The changes in the nature of warfare and its transformation toward intrastate conflicts—known in military jargon as Low Intensity Conflict (LIC)—pose a challenge to the nature of the interaction between the political and the military echelons in general and in Israel—where such a conflict has been a protracted reality since 2000—in particular. While, in these instances, political supremacy is maintained on institutional and formal levels, on the substantial level, which requires reliance on knowledge and systematic staff work, the political position is weakened and substantive civilian control is wanting. I characterize the interactions between the political and the military echelons in Israel during the last half-decade as a "discourse space" imbued with military content and characterized by a blurred political directive. The concept of "epistemic authority" is borrowed from the field of social psychology.
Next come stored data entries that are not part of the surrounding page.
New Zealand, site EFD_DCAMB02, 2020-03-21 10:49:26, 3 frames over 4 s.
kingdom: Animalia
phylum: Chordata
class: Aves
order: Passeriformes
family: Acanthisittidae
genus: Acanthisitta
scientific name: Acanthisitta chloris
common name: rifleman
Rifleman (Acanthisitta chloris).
Showing how Israel's military echelon has become an "epistemic authority" with regard to the confrontation with the Palestinians, in the eyes of both the general public and the political echelon in Israel, is elucidated through both the nature of the political-military interaction during this period and the weakness of civilian control of the military. The operations launched by the Israeli military, according to its own interpretation of the politicians' intentions and following its newly developed knowledge, helped shape the conflict environment and were perceived by politicians and by most of the Israeli public as justified. The military's hegemonic role in the conflict, in its turn, resulted from the inherent weakness of political control of the military and, at the same time, was a fresh indication of it. The weakness of civilian control of the military in this period suggests that political thinking in Israel is inadequate and attests to the threat to both the supremacy of its civilian sphere and the delimitation of the military's influence over its politics.